A young man opened the window of his room one autumn evening to wonder about life. After a tumultuous year, he painted his view over Saint-Rémy, depicting a picturesque village lit by a sky ablaze with the moon and stars, flowing with waves of light, a living heaven of movement and color. A bush ascending like flames unites the quiet village with the fecundity of life up above, as a connector between houses, streets and spirals and the vivid surroundings that witness its sleep. “This morning I saw the country from my window a long time before sunrise, with nothing but the morning star, which looked very big,’ he recorded later, almost like a reminder of a memory now superseded by its vivid artistic representation.[1]
Vincent Van Gogh’s post-impressionist style was experimenting a new perspective on art. Similar to the works of friends like Gauguin and Monet, he set out to portray less the fixed objects of a scene and more of his own inner, subjective experience of the sights before him. “He painted his own artistic, poetic, emotional reactions, his visions,” explains a scholar.[2] Considered by many to be Van Gogh’s magnum opus, The Starry Night convenes thus an impression, an intuition, a reaction. It is a scene from a point of view. It is the amalgam of feeling of an artist inviting us to his own experience of reality.
In other words, The Starry Night is a visual representation of subjectivity. Van Gogh illustrates with canvas and brushstrokes that we do not approach scenes passively, with no interest or perspective, but we invest something of ourselves into everything we experience. We concede meaning and feeling to the situations before our eyes. We join them, so to speak, with our unique state of spirit and personality. We project a piece of our souls into events and people around us, and let them flow within in return. As beings who experience the world, we communicate of ourselves, by the very act of living.
And we long to be communicated back. For as we give of ourselves, as we sprinkle reality with our hearts, as we pour our inner state into nature and flood reality with our spirits, as we boil with being and emotion and overflow ourselves all around, we long to find an Other, we long to encounter and interact, to meet fellow life. We want the starry sky to really be alive, we want its colors and moves, we want to see something of our spirits in it. We want the moon to shine and the breeze to blow, and the morning star to bring forth the dawn behind it.
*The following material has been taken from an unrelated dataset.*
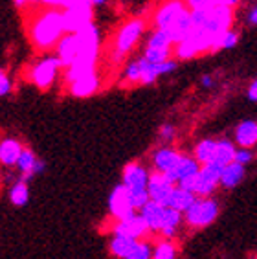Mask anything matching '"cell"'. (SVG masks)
I'll use <instances>...</instances> for the list:
<instances>
[{"label":"cell","instance_id":"2","mask_svg":"<svg viewBox=\"0 0 257 259\" xmlns=\"http://www.w3.org/2000/svg\"><path fill=\"white\" fill-rule=\"evenodd\" d=\"M144 30H145L144 19H131L119 28L118 33H116V39H114L112 54H110V57H112V61L116 65L121 63L125 55L133 50L134 45L138 42L142 33H144Z\"/></svg>","mask_w":257,"mask_h":259},{"label":"cell","instance_id":"24","mask_svg":"<svg viewBox=\"0 0 257 259\" xmlns=\"http://www.w3.org/2000/svg\"><path fill=\"white\" fill-rule=\"evenodd\" d=\"M242 179H244V164H239L233 160L232 164L224 165L223 179H221V184L224 188H235Z\"/></svg>","mask_w":257,"mask_h":259},{"label":"cell","instance_id":"35","mask_svg":"<svg viewBox=\"0 0 257 259\" xmlns=\"http://www.w3.org/2000/svg\"><path fill=\"white\" fill-rule=\"evenodd\" d=\"M237 42H239L237 31L230 30V31H226V33L223 35V39H221V45H219V48H221V50H230V48H233V46L237 45Z\"/></svg>","mask_w":257,"mask_h":259},{"label":"cell","instance_id":"30","mask_svg":"<svg viewBox=\"0 0 257 259\" xmlns=\"http://www.w3.org/2000/svg\"><path fill=\"white\" fill-rule=\"evenodd\" d=\"M10 199L11 202L15 206H24L30 199V191H28V184H26V180H20L17 182L10 191Z\"/></svg>","mask_w":257,"mask_h":259},{"label":"cell","instance_id":"42","mask_svg":"<svg viewBox=\"0 0 257 259\" xmlns=\"http://www.w3.org/2000/svg\"><path fill=\"white\" fill-rule=\"evenodd\" d=\"M13 2H15V6L19 8V10H24V8H28V6L37 4L39 0H13Z\"/></svg>","mask_w":257,"mask_h":259},{"label":"cell","instance_id":"17","mask_svg":"<svg viewBox=\"0 0 257 259\" xmlns=\"http://www.w3.org/2000/svg\"><path fill=\"white\" fill-rule=\"evenodd\" d=\"M96 66H98V61L75 59L72 65L66 66V72H64V81L70 85V83H74L75 79H79V77H83V75L96 72Z\"/></svg>","mask_w":257,"mask_h":259},{"label":"cell","instance_id":"5","mask_svg":"<svg viewBox=\"0 0 257 259\" xmlns=\"http://www.w3.org/2000/svg\"><path fill=\"white\" fill-rule=\"evenodd\" d=\"M219 213V204L213 199L208 197H197V200L189 206L186 211V219L195 228H202V226L211 225Z\"/></svg>","mask_w":257,"mask_h":259},{"label":"cell","instance_id":"3","mask_svg":"<svg viewBox=\"0 0 257 259\" xmlns=\"http://www.w3.org/2000/svg\"><path fill=\"white\" fill-rule=\"evenodd\" d=\"M63 17L66 33H75V31H79L81 28L92 22L94 4H92V0H75L74 4L63 10Z\"/></svg>","mask_w":257,"mask_h":259},{"label":"cell","instance_id":"20","mask_svg":"<svg viewBox=\"0 0 257 259\" xmlns=\"http://www.w3.org/2000/svg\"><path fill=\"white\" fill-rule=\"evenodd\" d=\"M140 241L134 239V237H127V235H114V239L110 241V252L112 255L119 259H127L131 255L134 248H136V244Z\"/></svg>","mask_w":257,"mask_h":259},{"label":"cell","instance_id":"44","mask_svg":"<svg viewBox=\"0 0 257 259\" xmlns=\"http://www.w3.org/2000/svg\"><path fill=\"white\" fill-rule=\"evenodd\" d=\"M202 2L204 0H186V4H188L189 10H197V8H200Z\"/></svg>","mask_w":257,"mask_h":259},{"label":"cell","instance_id":"4","mask_svg":"<svg viewBox=\"0 0 257 259\" xmlns=\"http://www.w3.org/2000/svg\"><path fill=\"white\" fill-rule=\"evenodd\" d=\"M63 68V63L57 55H48L45 59H40L37 65L31 68L30 79L37 89L46 90L54 85L55 77L59 74V70Z\"/></svg>","mask_w":257,"mask_h":259},{"label":"cell","instance_id":"36","mask_svg":"<svg viewBox=\"0 0 257 259\" xmlns=\"http://www.w3.org/2000/svg\"><path fill=\"white\" fill-rule=\"evenodd\" d=\"M127 259H151V246L147 243H138Z\"/></svg>","mask_w":257,"mask_h":259},{"label":"cell","instance_id":"47","mask_svg":"<svg viewBox=\"0 0 257 259\" xmlns=\"http://www.w3.org/2000/svg\"><path fill=\"white\" fill-rule=\"evenodd\" d=\"M202 87H213L211 75H204V77H202Z\"/></svg>","mask_w":257,"mask_h":259},{"label":"cell","instance_id":"29","mask_svg":"<svg viewBox=\"0 0 257 259\" xmlns=\"http://www.w3.org/2000/svg\"><path fill=\"white\" fill-rule=\"evenodd\" d=\"M215 153H217V142H213V140H202L195 149V156L200 164H208L215 160Z\"/></svg>","mask_w":257,"mask_h":259},{"label":"cell","instance_id":"37","mask_svg":"<svg viewBox=\"0 0 257 259\" xmlns=\"http://www.w3.org/2000/svg\"><path fill=\"white\" fill-rule=\"evenodd\" d=\"M200 173V171H198ZM198 173L195 175H189V177H184L182 180H178V186L180 188H184V190H189L195 193V190H197V184H198Z\"/></svg>","mask_w":257,"mask_h":259},{"label":"cell","instance_id":"23","mask_svg":"<svg viewBox=\"0 0 257 259\" xmlns=\"http://www.w3.org/2000/svg\"><path fill=\"white\" fill-rule=\"evenodd\" d=\"M197 200V193H193L189 190H184V188H175L173 193H171V199H169V206L178 211H188L189 206Z\"/></svg>","mask_w":257,"mask_h":259},{"label":"cell","instance_id":"40","mask_svg":"<svg viewBox=\"0 0 257 259\" xmlns=\"http://www.w3.org/2000/svg\"><path fill=\"white\" fill-rule=\"evenodd\" d=\"M252 160V153L248 151V147H242V149L237 151V155H235V162L239 164H248Z\"/></svg>","mask_w":257,"mask_h":259},{"label":"cell","instance_id":"10","mask_svg":"<svg viewBox=\"0 0 257 259\" xmlns=\"http://www.w3.org/2000/svg\"><path fill=\"white\" fill-rule=\"evenodd\" d=\"M147 190L153 200H156V202H160L163 206H169V199H171V193L175 190V182L169 180V177L165 173L158 171V173H153L149 177Z\"/></svg>","mask_w":257,"mask_h":259},{"label":"cell","instance_id":"18","mask_svg":"<svg viewBox=\"0 0 257 259\" xmlns=\"http://www.w3.org/2000/svg\"><path fill=\"white\" fill-rule=\"evenodd\" d=\"M20 155H22V145L13 138H6L0 144V162L4 165H17Z\"/></svg>","mask_w":257,"mask_h":259},{"label":"cell","instance_id":"28","mask_svg":"<svg viewBox=\"0 0 257 259\" xmlns=\"http://www.w3.org/2000/svg\"><path fill=\"white\" fill-rule=\"evenodd\" d=\"M235 155H237V149L233 147L232 142H228V140H221V142H217L215 160H217L219 164H223V165L232 164L233 160H235Z\"/></svg>","mask_w":257,"mask_h":259},{"label":"cell","instance_id":"6","mask_svg":"<svg viewBox=\"0 0 257 259\" xmlns=\"http://www.w3.org/2000/svg\"><path fill=\"white\" fill-rule=\"evenodd\" d=\"M75 39H77V46H79L77 59L98 61L101 37H99V30L94 22H90L84 28H81L79 31H75Z\"/></svg>","mask_w":257,"mask_h":259},{"label":"cell","instance_id":"25","mask_svg":"<svg viewBox=\"0 0 257 259\" xmlns=\"http://www.w3.org/2000/svg\"><path fill=\"white\" fill-rule=\"evenodd\" d=\"M180 221H182V211H178V209L167 206V208H165V215H163V225H162V228H160V232H162L165 237H171V235L175 234L177 226L180 225Z\"/></svg>","mask_w":257,"mask_h":259},{"label":"cell","instance_id":"12","mask_svg":"<svg viewBox=\"0 0 257 259\" xmlns=\"http://www.w3.org/2000/svg\"><path fill=\"white\" fill-rule=\"evenodd\" d=\"M101 87V77L98 72L87 74L79 79H75L74 83H70V94L75 98H89V96L96 94Z\"/></svg>","mask_w":257,"mask_h":259},{"label":"cell","instance_id":"32","mask_svg":"<svg viewBox=\"0 0 257 259\" xmlns=\"http://www.w3.org/2000/svg\"><path fill=\"white\" fill-rule=\"evenodd\" d=\"M125 83L128 85H138L140 79H142V68H140V61H134L125 68V75H123Z\"/></svg>","mask_w":257,"mask_h":259},{"label":"cell","instance_id":"39","mask_svg":"<svg viewBox=\"0 0 257 259\" xmlns=\"http://www.w3.org/2000/svg\"><path fill=\"white\" fill-rule=\"evenodd\" d=\"M11 92V79L6 75V72H0V94L8 96Z\"/></svg>","mask_w":257,"mask_h":259},{"label":"cell","instance_id":"34","mask_svg":"<svg viewBox=\"0 0 257 259\" xmlns=\"http://www.w3.org/2000/svg\"><path fill=\"white\" fill-rule=\"evenodd\" d=\"M153 259H175V246L167 241H163L156 246Z\"/></svg>","mask_w":257,"mask_h":259},{"label":"cell","instance_id":"11","mask_svg":"<svg viewBox=\"0 0 257 259\" xmlns=\"http://www.w3.org/2000/svg\"><path fill=\"white\" fill-rule=\"evenodd\" d=\"M147 221L144 219V215L134 213L133 217H127V219H119L116 225H114L112 232L114 235H127V237H134V239H140L144 237L149 232Z\"/></svg>","mask_w":257,"mask_h":259},{"label":"cell","instance_id":"38","mask_svg":"<svg viewBox=\"0 0 257 259\" xmlns=\"http://www.w3.org/2000/svg\"><path fill=\"white\" fill-rule=\"evenodd\" d=\"M45 8H57V10H66L68 6H72L75 0H39Z\"/></svg>","mask_w":257,"mask_h":259},{"label":"cell","instance_id":"14","mask_svg":"<svg viewBox=\"0 0 257 259\" xmlns=\"http://www.w3.org/2000/svg\"><path fill=\"white\" fill-rule=\"evenodd\" d=\"M123 184L127 186V188H147V184H149L147 171L140 164L131 162V164L125 165V169H123Z\"/></svg>","mask_w":257,"mask_h":259},{"label":"cell","instance_id":"19","mask_svg":"<svg viewBox=\"0 0 257 259\" xmlns=\"http://www.w3.org/2000/svg\"><path fill=\"white\" fill-rule=\"evenodd\" d=\"M182 155H178L177 151L173 149H160L156 155H154V167L156 171H162V173H169L173 171L178 165Z\"/></svg>","mask_w":257,"mask_h":259},{"label":"cell","instance_id":"21","mask_svg":"<svg viewBox=\"0 0 257 259\" xmlns=\"http://www.w3.org/2000/svg\"><path fill=\"white\" fill-rule=\"evenodd\" d=\"M235 140L241 147H252L257 144V121H242L235 131Z\"/></svg>","mask_w":257,"mask_h":259},{"label":"cell","instance_id":"15","mask_svg":"<svg viewBox=\"0 0 257 259\" xmlns=\"http://www.w3.org/2000/svg\"><path fill=\"white\" fill-rule=\"evenodd\" d=\"M193 28H195V24H193V19H191V10H188L180 19L175 20L173 24L169 26L165 31H167L169 37L173 39L175 45H178L180 40H184L189 33H191Z\"/></svg>","mask_w":257,"mask_h":259},{"label":"cell","instance_id":"26","mask_svg":"<svg viewBox=\"0 0 257 259\" xmlns=\"http://www.w3.org/2000/svg\"><path fill=\"white\" fill-rule=\"evenodd\" d=\"M140 61V68H142V79H140V85H151L154 81L158 79L162 72H160V65L158 63H151L145 57H142Z\"/></svg>","mask_w":257,"mask_h":259},{"label":"cell","instance_id":"46","mask_svg":"<svg viewBox=\"0 0 257 259\" xmlns=\"http://www.w3.org/2000/svg\"><path fill=\"white\" fill-rule=\"evenodd\" d=\"M45 162H40V160H37V164H35V175H39V173H42L45 171Z\"/></svg>","mask_w":257,"mask_h":259},{"label":"cell","instance_id":"45","mask_svg":"<svg viewBox=\"0 0 257 259\" xmlns=\"http://www.w3.org/2000/svg\"><path fill=\"white\" fill-rule=\"evenodd\" d=\"M248 20H250V24H257V6L250 11V15H248Z\"/></svg>","mask_w":257,"mask_h":259},{"label":"cell","instance_id":"13","mask_svg":"<svg viewBox=\"0 0 257 259\" xmlns=\"http://www.w3.org/2000/svg\"><path fill=\"white\" fill-rule=\"evenodd\" d=\"M77 54H79V46H77L75 33L63 35V39H61L59 42H57V46H55V55L61 59L63 68L72 65V63L77 59Z\"/></svg>","mask_w":257,"mask_h":259},{"label":"cell","instance_id":"48","mask_svg":"<svg viewBox=\"0 0 257 259\" xmlns=\"http://www.w3.org/2000/svg\"><path fill=\"white\" fill-rule=\"evenodd\" d=\"M105 2H107V0H92V4L94 6H103Z\"/></svg>","mask_w":257,"mask_h":259},{"label":"cell","instance_id":"33","mask_svg":"<svg viewBox=\"0 0 257 259\" xmlns=\"http://www.w3.org/2000/svg\"><path fill=\"white\" fill-rule=\"evenodd\" d=\"M171 52L173 50H160V48H145L144 57L151 63H163V61L171 59Z\"/></svg>","mask_w":257,"mask_h":259},{"label":"cell","instance_id":"16","mask_svg":"<svg viewBox=\"0 0 257 259\" xmlns=\"http://www.w3.org/2000/svg\"><path fill=\"white\" fill-rule=\"evenodd\" d=\"M165 208H167V206L160 204V202H156V200H153V199L149 200L147 204L142 208V215H144V219L147 221L149 228L153 230V232H156V230L162 228Z\"/></svg>","mask_w":257,"mask_h":259},{"label":"cell","instance_id":"8","mask_svg":"<svg viewBox=\"0 0 257 259\" xmlns=\"http://www.w3.org/2000/svg\"><path fill=\"white\" fill-rule=\"evenodd\" d=\"M223 169L224 165L219 164L217 160H211L208 164H204L200 167V173H198V184H197V197H208L211 195V191L217 188V184H221V179H223Z\"/></svg>","mask_w":257,"mask_h":259},{"label":"cell","instance_id":"22","mask_svg":"<svg viewBox=\"0 0 257 259\" xmlns=\"http://www.w3.org/2000/svg\"><path fill=\"white\" fill-rule=\"evenodd\" d=\"M200 171V165H198V160H193V158H188V156H182L178 165L175 167L173 171H169L165 173L169 177V180H173L175 184H177L178 180H182L184 177H189V175H195Z\"/></svg>","mask_w":257,"mask_h":259},{"label":"cell","instance_id":"31","mask_svg":"<svg viewBox=\"0 0 257 259\" xmlns=\"http://www.w3.org/2000/svg\"><path fill=\"white\" fill-rule=\"evenodd\" d=\"M128 197H131V202L136 209H142L151 200L147 188H128Z\"/></svg>","mask_w":257,"mask_h":259},{"label":"cell","instance_id":"7","mask_svg":"<svg viewBox=\"0 0 257 259\" xmlns=\"http://www.w3.org/2000/svg\"><path fill=\"white\" fill-rule=\"evenodd\" d=\"M188 4L186 0H165L163 4L158 6V10L153 13V24L158 30H167L169 26L173 24L175 20H178L180 17L188 11Z\"/></svg>","mask_w":257,"mask_h":259},{"label":"cell","instance_id":"41","mask_svg":"<svg viewBox=\"0 0 257 259\" xmlns=\"http://www.w3.org/2000/svg\"><path fill=\"white\" fill-rule=\"evenodd\" d=\"M175 135V129L171 127V125H163L162 129H160V136H162L163 140H171Z\"/></svg>","mask_w":257,"mask_h":259},{"label":"cell","instance_id":"1","mask_svg":"<svg viewBox=\"0 0 257 259\" xmlns=\"http://www.w3.org/2000/svg\"><path fill=\"white\" fill-rule=\"evenodd\" d=\"M64 33H66V28H64L63 11L57 8H45L37 11L28 26V37L31 46L39 52H48L55 48Z\"/></svg>","mask_w":257,"mask_h":259},{"label":"cell","instance_id":"43","mask_svg":"<svg viewBox=\"0 0 257 259\" xmlns=\"http://www.w3.org/2000/svg\"><path fill=\"white\" fill-rule=\"evenodd\" d=\"M248 98L252 101H257V79L253 81L252 85H250V89H248Z\"/></svg>","mask_w":257,"mask_h":259},{"label":"cell","instance_id":"27","mask_svg":"<svg viewBox=\"0 0 257 259\" xmlns=\"http://www.w3.org/2000/svg\"><path fill=\"white\" fill-rule=\"evenodd\" d=\"M35 164H37V158H35L33 153H31L30 149H22V155H20L19 162H17V167H19L20 173H22V180L28 182V180L33 177Z\"/></svg>","mask_w":257,"mask_h":259},{"label":"cell","instance_id":"9","mask_svg":"<svg viewBox=\"0 0 257 259\" xmlns=\"http://www.w3.org/2000/svg\"><path fill=\"white\" fill-rule=\"evenodd\" d=\"M109 209L116 221L127 219V217H133L136 213V208L133 206L131 197H128V188L125 184H118L112 190L109 197Z\"/></svg>","mask_w":257,"mask_h":259}]
</instances>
We long for nature to dance and talk with us, because we long for Someone higher still, someone animating the surroundings, someone also pouring His soul into it all, a sign of heavenly life, someone up above witnessing our sleep.
René Breuel
[1] Vincent van Gogh, as quoted by the descriptor of the painting in the Museum of Modern Art, in New York.
[2] H. R. Rookmaaker, Modern Art & The Death of a Culture (Downers Grove: InterVarsity Press, 1970), 94.
Great piece Rene! We found this blog through your Facebook.
Who are the other articles from??
Hi Peter and Kelly! Good to hear from you! I wrote the other articles to, as I was preparing a beta version of WF, but from this week on there will be articles from each of the WF contributors, and guests too. Cheers!